───── Text shown ─────
Gets a handle to the parent ‘air.segment’ of the given operation

Syntax:

operation ::= `transform.air.get_segment_for` $target attr-dict

Produces a handle to the parent air.segment op for each payload IR operation associated with the operand. Fails if a segment cannot be found. The list of operations associated with the handle contains parent operations in the same order as the list associated with the operand, except for operations that are parents to more than one input which are only present once.

Traits: NavigationTransformOpTrait

Interfaces: MemoryEffectsOpInterface, TransformOpInterface

Operands:

Operand Description
target PDL handle to an mlir::Operation *

Results:

Result Description
parent PDL handle to an mlir::Operation *

transform.air.hoist_cast_pair (transform::HoistCastPairOp)

Hoist extension/truncation operation pairs out of a loop

Syntax:

operation ::= `transform.air.hoist_cast_pair` $extension_op `,` $truncation_op `,` $loop_op attr-dict

This transform takes handles to an extension operation (arith.extsi, arith.extui, or arith.extf), a truncation operation (arith.trunci or arith.truncf), and their parent scf.for loop. It hoists the extension/truncation pair out of the loop by:

  1. Moving the extension operation before the loop to extend the initial iter_arg value
  2. Changing the loop’s iter_arg type from the narrow type to the wide type
  3. Removing the extension from inside the loop (now using the iter_arg directly)
───── Source material ─────
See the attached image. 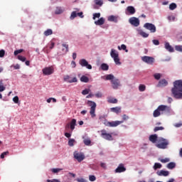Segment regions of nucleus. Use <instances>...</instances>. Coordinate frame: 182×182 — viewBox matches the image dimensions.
─────
▶ **Goal of the exercise**
Continue the AIR transform operation documentation from its last line, the third step of the hoisting procedure.

▶ **Result for this task**
  4. Removing the truncation from inside the loop
  5. Adding a truncation after the loop to convert the result back to the narrow type

Supports the following extension/truncation pairs:

  • Integer signed extension: arith.extsi + arith.trunci
  • Integer unsigned extension: arith.extui + arith.trunci
  • Floating-point extension: arith.extf + arith.truncf

This optimization is beneficial when accumulator values are repeatedly extended to a wider type for computation and then truncated back to a narrow type at each iteration. By keeping the accumulator in the wide type throughout all loop iterations, we eliminate redundant extend/truncate operations.

Example (Integer):

// Before:
%init = ... : vector<64xi16>
%result = scf.for %i = %c0 to %c4 step %c1 iter_args(%arg = %init) -> (vector<64xi16>) {
  %arg_shaped = vector.shape_cast %arg : vector<64xi16> to vector<1x1x8x8xi16>
  %arg_ext = arith.extsi %arg_shaped : vector<1x1x8x8xi16> to vector<1x1x8x8xi32>
  // ... computation using %arg_ext ...
  %result_i32 = vector.contract ... : ... into vector<1x1x8x8xi32>
  %result_i16 = arith.trunci %result_i32 : vector<1x1x8x8xi32> to vector<1x1x8x8xi16>
  %result_flat = vector.shape_cast %result_i16 : vector<1x1x8x8xi16> to vector<64xi16>
  scf.yield %result_flat : vector<64xi16>
}

// After:
%init = ... : vector<64xi16>
%init_shaped = vector.shape_cast %init : vector<64xi16> to vector<1x1x8x8xi16>
%init_ext = arith.extsi %init_shaped : vector<1x1x8x8xi16> to vector<1x1x8x8xi32>
%init_flat = vector.shape_cast %init_ext : vector<1x1x8x8xi32> to vector<64xi32>
%result_i32 = scf.for %i = %c0 to %c4 step %c1 iter_args(%arg = %init_flat) -> (vector<64xi32>) {
  %arg_shaped = vector.shape_cast %arg : vector<64xi32> to vector<1x1x8x8xi32>
  // ... computation using %arg_shaped directly (no extsi needed) ...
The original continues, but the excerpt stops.